▶ **What to do**
A. In the passage about online growth at Marriott and Youbet.com, how much did Marriott International's online sales reach last year?
B. Please continue the passage about online growth at Marriott and Youbet.com from where it stops.

▶ **Document extract**
--*--
Regardless of the debates in Washington, the Internet is becoming increasingly more important
and at least for some, profitable. Marriott booked 20,000 rooms in one day, $5 million in sales;
and Youbet continues to grow with revenues increasing over 300 percent in one quarter.
        "It's the first time we've broken through 20,000," in hotel rooms booked online in a single day,
        said Marriott International spokesman John Wolf. The rooms represent about $5 million in gross
        sales, up from the record of about $4.8 million when just under 19,000 room-nights were booked
        one day earlier in the month. Marriott International's online sales topped $1 billion last year,
        a nearly seven-fold increase in two years.
        Jerry W. Jackson, Orlando Sentinel, Knight Ridder/Tribune Business News, Hotel Online, 5-21-03

        Youbet.com, Inc., the leading online live event and wagering company, today announced that First
        Quarter 2003 marked the company's fourth consecutive quarter of record growth. The gross
        handle for the first quarter set a new record at $61.0 million, up substantially from $27.1 million in
        the first quarter 2002, and includes a record-breaking gross handle of $21.1 million for the month
        of March, 2003. Gross revenues increased 323% to $11.0 million for the quarter ended
        March 31, 2003 as compared to $2.6 million in the first quarter of 2002. Net revenues, after
        payments to our track partners and licensing fees, were $3.8 million for the first quarter 2003
        compared to $1.7 million in the first quarter of 2002.
        Business Wire, Yahoo Business, 5-16-03

The growth rates are stunning in both cases and both have implications for all of the gaming
industry. There are some in the industry that think it makes sense to try and stop the growth of
Internet gaming, but for the rest of the industry it makes more sense to try and understand it and
find ways to integrate the Internet into the business and operations.
--*--
▶ **Record excerpts**
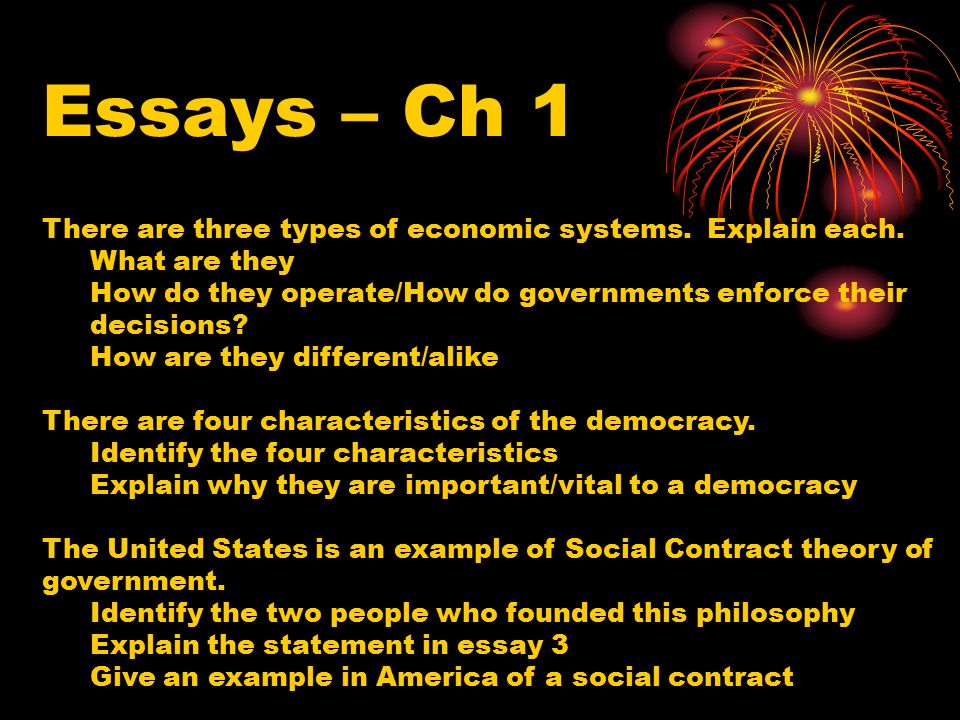 Essays – Ch 1

There are three types of economic systems. Explain each.
What are they
How do they operate/How do governments enforce their decisions?
How are they different/alike

There are four characteristics of the democracy.
Identify the four characteristics
Explain why they are important/vital to a democracy

The United States is an example of Social Contract theory of government.
Identify the two people who founded this philosophy
Explain the statement in essay 3
Give an example in America of a social contract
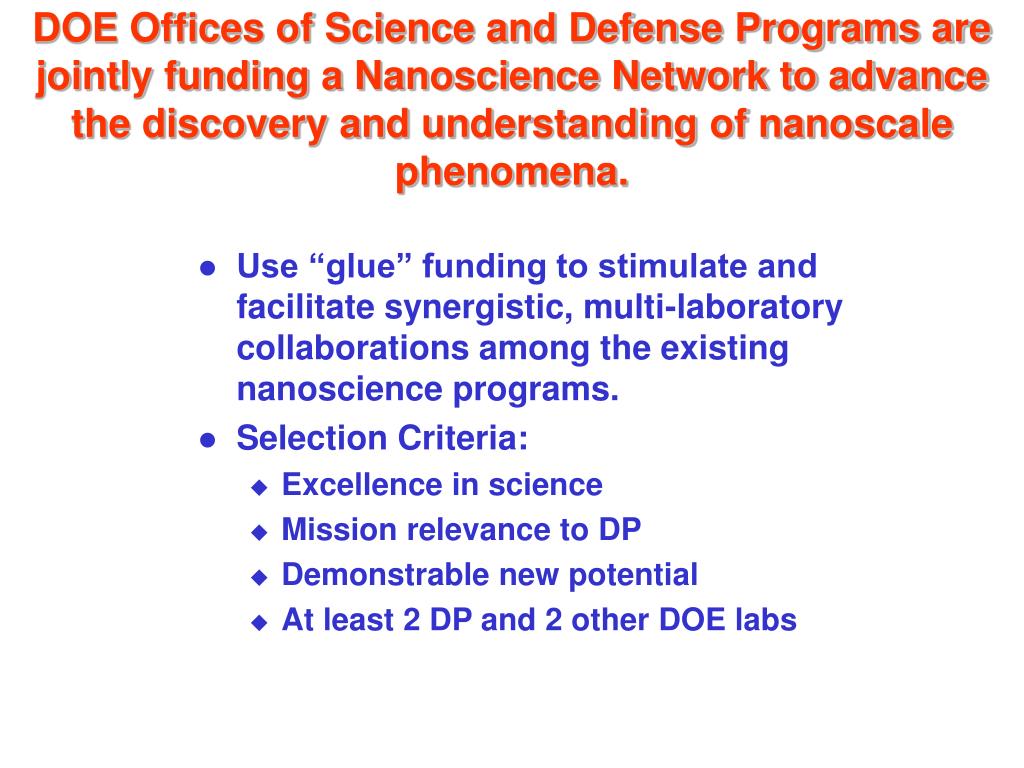 DOE Offices of Science and Defense Programs are jointly funding a Nanoscience Network to advance the discovery and understanding of nanoscale phenomena.

- Use “glue” funding to stimulate and facilitate synergistic, multi-laboratory collaborations among the existing nanoscience programs.
- Selection Criteria:
  - Excellence in science
  - Mission relevance to DP
  - Demonstrable new potential
  - At least 2 DP and 2 other DOE labs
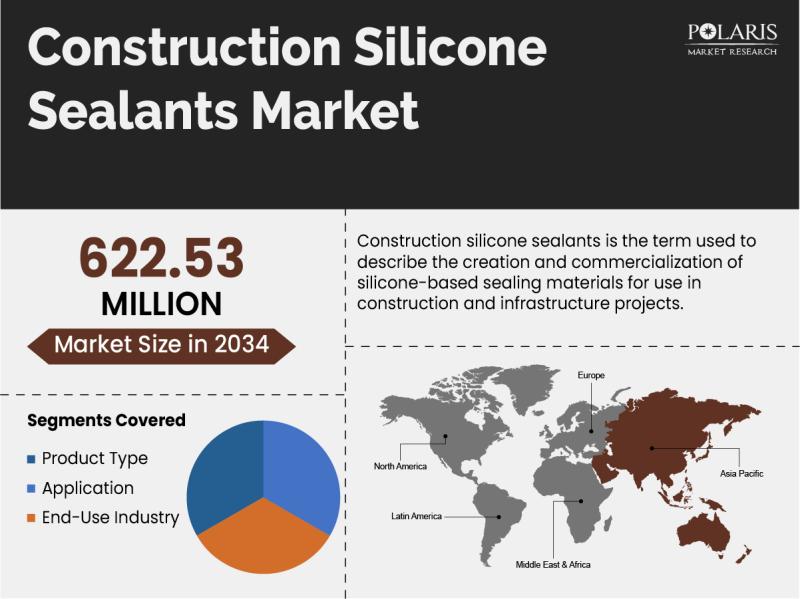 Construction Silicone Sealants Market

POLARIS
MARKET RESEARCH

622.53
MILLION
Market Size in 2034

Construction silicone sealants is the term used to describe the creation and commercialization of silicone-based sealing materials for use in construction and infrastructure projects.

Segments Covered
Product Type
Application
End-Use Industry

Europe
North America
Asia Pacific
Latin America
Middle East & Africa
--*--
▶ **Answers for this exercise**
A. They topped $1 billion.

B.
Bits and Pieces from Indian Country
Not all is peaches and cream in Indian gaming. Most of the month of May the federal
government and a portion of the Meskwaki tribe have debated the rules of government. The
Meskwaki tribe, officially known as the Sac and Fox Tribe of Mississippi in Iowa, is the only
federally recognized Indian tribe in Iowa; there are 1,293 enrolled members. In March after the
tribal council failed to acknowledge a recall petition, the traditional tribal leader appointed a new
council. The newly appointed council took possession of tribal headquarters and the casino
operation.
The casino issue is simple: who has a right to operate an Indian casino? The easy answer is a
federally recognized tribe with a tribal/state gaming compact. So what happens if another
government replaces the elected government with a separate claim to rule? The National Indian
Gaming Commission says the casino has to close, or can only be operated by the duly elected
tribal government. That is where it stands; the casino is closed, as the case begins to meander
through the federal courts.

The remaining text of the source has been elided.